The model has a deep understanding of language, enabling it to accurately interpret prompts and generate compelling characters that express vibrant emotions. Sora can also create multiple shots within a single generated video that accurately persist characters and visual style.

And yes, this is quite different from Google Research's approach. Starting from the fact that this is waaaay easier to understand and followed by the fact that, obviously, OpenAI is immediately showcasing this as a product, not research. Leaving that aside, the product itself works differently and has a different scope. Sora is meant to be a straight forward text-to-video creation tool, keyword: creation. You prompt their model to create something out of thin air and it spits a video that's meant to follow nature's rules and be more realistic and, before you see the video, let me tell you that the results are impressive.

After seeing what Sora can do I immediately thought "Holy shit, it could easily make a movie". Did you see the Big Sur example? A part of my brain immediately started itching searching within my memories because it feels like I've seen that scene somewhere before. Then the astronaut with the red hat... Holy molly, that guy looks like a famous actor. And the Tokyo scenery with the sakura trees in full bloom? Chef kiss. The kicker, though? Everything is fake. But it feels real. Like it exists. But it doesn't. Isn't that weird for you, too?

And that's the part where things start feeling dangerous. In that regard, OpenAI says it's taking action:

... Once in an OpenAI product, our text classifier will check and reject text input prompts that are in violation of our usage policies, like those that request extreme violence, sexual content, hateful imagery, celebrity likeness, or the IP of others. We’ve also developed robust image classifiers that are used to review the frames of every video generated to help ensure that it adheres to our usage policies, before it’s shown to the user.

We’ll be engaging policymakers, educators and artists around the world to understand their concerns and to identify positive use cases for this new technology. Despite extensive research and testing, we cannot predict all of the beneficial ways people will use our technology, nor all the ways people will abuse it.

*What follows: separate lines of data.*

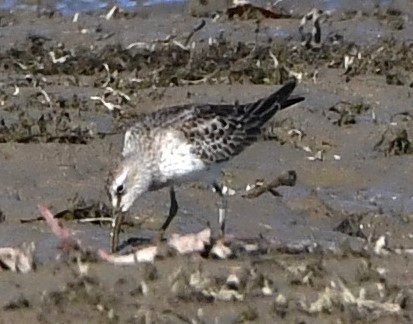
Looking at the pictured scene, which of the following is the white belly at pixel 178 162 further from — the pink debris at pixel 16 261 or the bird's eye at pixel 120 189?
the pink debris at pixel 16 261

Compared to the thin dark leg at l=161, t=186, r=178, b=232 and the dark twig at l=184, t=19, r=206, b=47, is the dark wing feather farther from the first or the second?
the dark twig at l=184, t=19, r=206, b=47

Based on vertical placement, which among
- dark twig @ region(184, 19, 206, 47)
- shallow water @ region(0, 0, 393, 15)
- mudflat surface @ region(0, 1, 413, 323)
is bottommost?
shallow water @ region(0, 0, 393, 15)

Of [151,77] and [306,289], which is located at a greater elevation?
[306,289]

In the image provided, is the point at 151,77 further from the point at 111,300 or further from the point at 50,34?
the point at 111,300

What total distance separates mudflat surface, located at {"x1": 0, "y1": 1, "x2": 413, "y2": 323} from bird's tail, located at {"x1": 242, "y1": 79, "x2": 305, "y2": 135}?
0.39 m

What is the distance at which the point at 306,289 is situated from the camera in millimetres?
6000

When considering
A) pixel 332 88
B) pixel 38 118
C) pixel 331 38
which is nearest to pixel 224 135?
pixel 38 118

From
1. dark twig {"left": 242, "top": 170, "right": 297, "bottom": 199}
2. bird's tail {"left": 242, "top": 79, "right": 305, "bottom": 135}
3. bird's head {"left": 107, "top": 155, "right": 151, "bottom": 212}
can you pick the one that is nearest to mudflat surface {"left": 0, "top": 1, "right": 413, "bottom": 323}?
dark twig {"left": 242, "top": 170, "right": 297, "bottom": 199}

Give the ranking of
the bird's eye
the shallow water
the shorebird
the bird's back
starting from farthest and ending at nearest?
1. the shallow water
2. the bird's back
3. the shorebird
4. the bird's eye

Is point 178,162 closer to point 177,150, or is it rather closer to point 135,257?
point 177,150

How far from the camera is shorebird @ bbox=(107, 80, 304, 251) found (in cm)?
765

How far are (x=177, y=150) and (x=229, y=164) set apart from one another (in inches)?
30.9

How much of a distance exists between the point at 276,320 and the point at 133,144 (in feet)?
8.36

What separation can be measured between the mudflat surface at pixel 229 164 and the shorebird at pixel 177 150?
0.20 meters
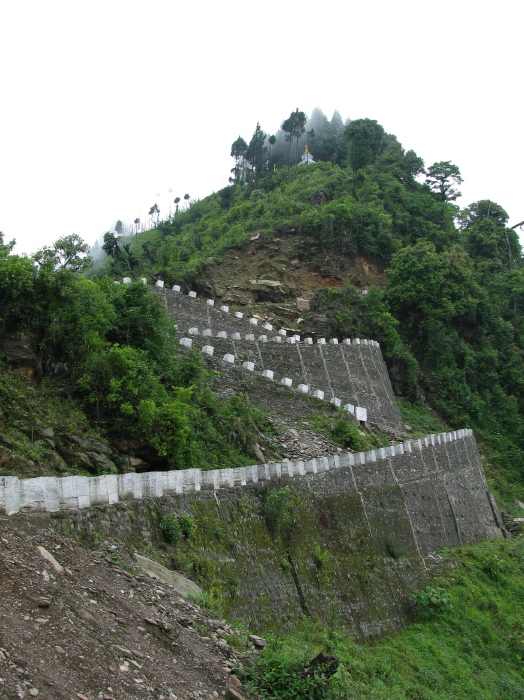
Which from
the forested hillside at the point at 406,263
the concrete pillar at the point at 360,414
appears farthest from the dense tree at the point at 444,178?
the concrete pillar at the point at 360,414

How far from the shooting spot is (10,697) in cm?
568

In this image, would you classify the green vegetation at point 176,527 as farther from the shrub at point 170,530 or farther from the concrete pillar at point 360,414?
the concrete pillar at point 360,414

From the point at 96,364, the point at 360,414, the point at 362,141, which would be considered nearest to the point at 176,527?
the point at 96,364

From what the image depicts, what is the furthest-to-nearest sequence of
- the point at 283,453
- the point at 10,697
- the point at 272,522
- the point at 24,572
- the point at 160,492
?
1. the point at 283,453
2. the point at 272,522
3. the point at 160,492
4. the point at 24,572
5. the point at 10,697

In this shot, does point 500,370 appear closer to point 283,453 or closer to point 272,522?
point 283,453

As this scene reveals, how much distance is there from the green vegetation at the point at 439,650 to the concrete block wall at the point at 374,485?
5.55 ft

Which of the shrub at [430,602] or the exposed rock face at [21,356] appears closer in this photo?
the exposed rock face at [21,356]

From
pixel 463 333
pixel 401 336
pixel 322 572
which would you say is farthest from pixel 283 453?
pixel 463 333

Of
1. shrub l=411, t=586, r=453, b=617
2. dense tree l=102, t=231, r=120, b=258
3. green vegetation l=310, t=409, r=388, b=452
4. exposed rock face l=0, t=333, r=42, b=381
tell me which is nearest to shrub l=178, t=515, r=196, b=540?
exposed rock face l=0, t=333, r=42, b=381

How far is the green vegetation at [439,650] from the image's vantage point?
30.6 feet

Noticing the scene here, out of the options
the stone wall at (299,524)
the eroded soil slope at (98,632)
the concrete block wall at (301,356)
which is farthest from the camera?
the concrete block wall at (301,356)

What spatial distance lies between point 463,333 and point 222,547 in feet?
131

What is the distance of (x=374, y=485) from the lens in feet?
70.0

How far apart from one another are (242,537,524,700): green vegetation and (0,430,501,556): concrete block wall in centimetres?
169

That’s why we believe that learning from real-world use is a critical component of creating and releasing increasingly safe AI systems over time.

It's also already working with creators to see how Sora can be most helpful and to advance the model. You can see more examples of what it can do on their website.

Safety check, please.

Imagine these tools in the wrong hands? The internet is already full of fake information and bad actors using made up text and images to confuse us. Well, it isn't like Google or OpenAI aren't aware of it and the nefarious use cases it may entail, so they are actively working and developing safeguards to keep their products and their users safe, but ,at the end of the day, we all have to be realistic: these are corporations looking to make a profit of the use of these kind of products. For example, OpenAI recently changed their policy to allow military applications and, while it seems like Google isn't actively doing it anymore, it has changed its mind before even to its employees dismay. Also, Google's former CEO, Eric Schmidt, is now working on AI-aided suicide drones.

That's not to put all the blame on these companies, though. There are already plenty of open source text-to-video algorithms out there and it's just a matter of time for developers and researchers to make them as capable as Lumiere and Sora, but without an easy way to track who and how these are going to be used.

At the end of the day it's as they say: who will guard the guards?